Unlike Beijing, Delhi has no time-bound targets
Experts said Beijing and other polluted provinces have recorded a consistent improvement in air quality in line with the targets set for them.

Beijing’s local government is working on a target to bring down the average PM2.5 level to 60 micrograms per cubic metre in 2017 from the 73 last year (Delhi’s annual average over the last three years was 132). The Chinese ministry of environmental protection defines the mark of 50 micrograms per cubic metre as “good”.
Experts said Beijing and other polluted provinces have recorded a consistent improvement in air quality in line with the targets set for them.

“Average levels have fallen by approximately 20% across eastern China,” said Lauri Myllyvirta, researcher for Greenpeace based in Beijing. A recent study by Tsinghua University concluded that the Chinese capital’s action plan helped reduce PM2.5 concentrations by 21% in the past two years.
“The target reduction level of various pollutants should be practical, achievable and should be commensurate with the proposed action plan,” the Centre had told the court.
China took a number of steps to meet the targets. “The most impactful measures have been strong emission standards for coal-fired power plants and reductions in the amount of coal-burning. This is something we can verify from satellite data: the largest air quality improvements have taken place around the largest clusters of coal-fired power plants. In India the trend is the opposite, the coal-fired power plant clusters are showing increased emissions,” Myllyvirta said.
The Chinese authorities closed thousands of industrial units around Beijing and other major cities, encouraged the large-scale use of battery-operated cars and cut production in polluting coal mines and steel mills.

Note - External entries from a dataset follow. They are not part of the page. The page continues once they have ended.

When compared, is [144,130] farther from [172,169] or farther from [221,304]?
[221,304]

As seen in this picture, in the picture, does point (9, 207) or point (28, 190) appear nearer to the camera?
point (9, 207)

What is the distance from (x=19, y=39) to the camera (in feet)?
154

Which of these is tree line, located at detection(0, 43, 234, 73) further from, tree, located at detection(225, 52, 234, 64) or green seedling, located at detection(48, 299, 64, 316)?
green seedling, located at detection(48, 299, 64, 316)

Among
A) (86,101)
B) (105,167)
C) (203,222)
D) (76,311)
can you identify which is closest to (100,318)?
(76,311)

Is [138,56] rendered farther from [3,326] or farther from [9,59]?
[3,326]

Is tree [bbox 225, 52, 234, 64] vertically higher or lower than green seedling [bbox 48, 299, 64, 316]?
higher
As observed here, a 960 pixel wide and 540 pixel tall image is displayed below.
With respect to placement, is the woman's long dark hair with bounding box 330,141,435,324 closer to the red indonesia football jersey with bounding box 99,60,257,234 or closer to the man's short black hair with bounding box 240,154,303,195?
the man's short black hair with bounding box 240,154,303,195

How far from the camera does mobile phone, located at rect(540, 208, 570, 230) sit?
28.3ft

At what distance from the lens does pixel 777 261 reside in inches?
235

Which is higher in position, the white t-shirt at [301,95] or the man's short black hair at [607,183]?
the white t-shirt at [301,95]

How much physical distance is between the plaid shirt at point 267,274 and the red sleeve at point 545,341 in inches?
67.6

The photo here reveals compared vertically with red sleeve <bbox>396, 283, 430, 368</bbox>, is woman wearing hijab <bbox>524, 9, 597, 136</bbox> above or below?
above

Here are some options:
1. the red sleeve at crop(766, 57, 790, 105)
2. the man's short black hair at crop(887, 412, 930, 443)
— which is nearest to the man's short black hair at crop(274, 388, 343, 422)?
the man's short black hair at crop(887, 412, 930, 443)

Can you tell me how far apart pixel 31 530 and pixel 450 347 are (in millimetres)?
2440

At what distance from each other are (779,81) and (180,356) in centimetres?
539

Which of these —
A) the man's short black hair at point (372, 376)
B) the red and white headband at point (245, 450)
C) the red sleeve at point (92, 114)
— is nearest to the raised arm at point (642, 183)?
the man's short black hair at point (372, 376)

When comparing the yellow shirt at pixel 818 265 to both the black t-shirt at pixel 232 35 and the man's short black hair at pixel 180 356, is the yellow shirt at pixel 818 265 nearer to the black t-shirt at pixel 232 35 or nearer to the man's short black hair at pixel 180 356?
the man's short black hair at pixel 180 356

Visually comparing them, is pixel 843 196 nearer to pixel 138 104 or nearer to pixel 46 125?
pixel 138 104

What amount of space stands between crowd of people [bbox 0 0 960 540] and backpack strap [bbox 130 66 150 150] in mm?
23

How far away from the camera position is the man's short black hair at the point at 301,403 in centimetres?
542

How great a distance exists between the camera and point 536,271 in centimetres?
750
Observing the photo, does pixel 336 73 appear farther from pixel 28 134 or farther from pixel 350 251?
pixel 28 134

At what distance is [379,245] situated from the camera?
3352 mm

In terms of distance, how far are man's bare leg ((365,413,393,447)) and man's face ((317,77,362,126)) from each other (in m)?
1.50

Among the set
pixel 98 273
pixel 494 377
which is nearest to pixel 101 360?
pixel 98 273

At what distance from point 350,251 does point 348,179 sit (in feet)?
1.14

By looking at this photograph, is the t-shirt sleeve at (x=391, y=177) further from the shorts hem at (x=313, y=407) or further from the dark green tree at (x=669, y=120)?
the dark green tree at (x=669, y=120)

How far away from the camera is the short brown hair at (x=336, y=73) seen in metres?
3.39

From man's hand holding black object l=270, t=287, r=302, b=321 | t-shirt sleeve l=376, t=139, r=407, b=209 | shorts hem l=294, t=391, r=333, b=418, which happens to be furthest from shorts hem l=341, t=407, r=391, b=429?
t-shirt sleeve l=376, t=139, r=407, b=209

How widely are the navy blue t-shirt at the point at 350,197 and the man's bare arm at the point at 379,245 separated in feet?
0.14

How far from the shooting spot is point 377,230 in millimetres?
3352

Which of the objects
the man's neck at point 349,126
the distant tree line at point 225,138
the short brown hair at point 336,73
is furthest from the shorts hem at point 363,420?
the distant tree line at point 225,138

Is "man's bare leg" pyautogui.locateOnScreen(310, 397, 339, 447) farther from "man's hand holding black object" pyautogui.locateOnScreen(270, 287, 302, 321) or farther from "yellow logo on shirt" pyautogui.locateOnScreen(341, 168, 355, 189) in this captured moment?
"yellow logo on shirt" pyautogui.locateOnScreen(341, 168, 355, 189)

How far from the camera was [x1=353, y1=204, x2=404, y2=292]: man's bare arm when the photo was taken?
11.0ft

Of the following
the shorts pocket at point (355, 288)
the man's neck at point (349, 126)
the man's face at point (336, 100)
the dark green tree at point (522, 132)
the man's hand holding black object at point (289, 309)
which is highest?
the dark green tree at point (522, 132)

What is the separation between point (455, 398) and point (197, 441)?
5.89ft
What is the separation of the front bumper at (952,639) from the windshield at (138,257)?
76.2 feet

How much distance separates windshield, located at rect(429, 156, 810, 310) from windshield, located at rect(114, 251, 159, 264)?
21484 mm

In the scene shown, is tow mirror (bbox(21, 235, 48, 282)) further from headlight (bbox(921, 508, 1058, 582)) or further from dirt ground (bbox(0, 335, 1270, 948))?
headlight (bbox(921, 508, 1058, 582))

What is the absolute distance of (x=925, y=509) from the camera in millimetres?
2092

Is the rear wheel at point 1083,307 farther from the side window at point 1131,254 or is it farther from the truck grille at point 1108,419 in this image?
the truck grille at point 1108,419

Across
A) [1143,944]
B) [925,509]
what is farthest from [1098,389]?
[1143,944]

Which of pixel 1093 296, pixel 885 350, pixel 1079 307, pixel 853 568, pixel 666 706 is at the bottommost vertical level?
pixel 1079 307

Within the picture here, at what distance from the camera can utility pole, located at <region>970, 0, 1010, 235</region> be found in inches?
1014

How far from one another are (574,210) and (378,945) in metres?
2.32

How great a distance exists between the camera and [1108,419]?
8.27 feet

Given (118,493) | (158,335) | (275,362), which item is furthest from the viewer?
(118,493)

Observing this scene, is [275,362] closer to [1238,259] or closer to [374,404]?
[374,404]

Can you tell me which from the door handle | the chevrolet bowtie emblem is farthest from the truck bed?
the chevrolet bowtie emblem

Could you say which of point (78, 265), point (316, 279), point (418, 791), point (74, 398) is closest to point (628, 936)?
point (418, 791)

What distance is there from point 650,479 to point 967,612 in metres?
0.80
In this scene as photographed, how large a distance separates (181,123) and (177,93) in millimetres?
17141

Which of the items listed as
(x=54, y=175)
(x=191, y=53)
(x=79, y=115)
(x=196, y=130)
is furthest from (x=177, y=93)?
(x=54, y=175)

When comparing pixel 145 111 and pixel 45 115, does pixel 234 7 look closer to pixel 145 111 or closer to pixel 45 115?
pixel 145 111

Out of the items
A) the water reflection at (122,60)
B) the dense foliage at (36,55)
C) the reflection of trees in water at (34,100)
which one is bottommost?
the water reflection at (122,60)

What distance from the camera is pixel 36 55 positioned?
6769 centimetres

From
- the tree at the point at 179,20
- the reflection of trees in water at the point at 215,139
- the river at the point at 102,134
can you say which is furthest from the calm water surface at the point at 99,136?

Experts believe the key to air quality improvement in Beijing and across China is robust enforcement.
Myllyvirta added, “Career prospects of provincial and local government officials are determined by their performance in enforcing industrial emission standards.”
The Chinese government said these actions had borne fruit and the number of smog-filled days when the air quality index in that country’s major cities was higher than 100 had come down from 58 in 2013 to 39 in 2016.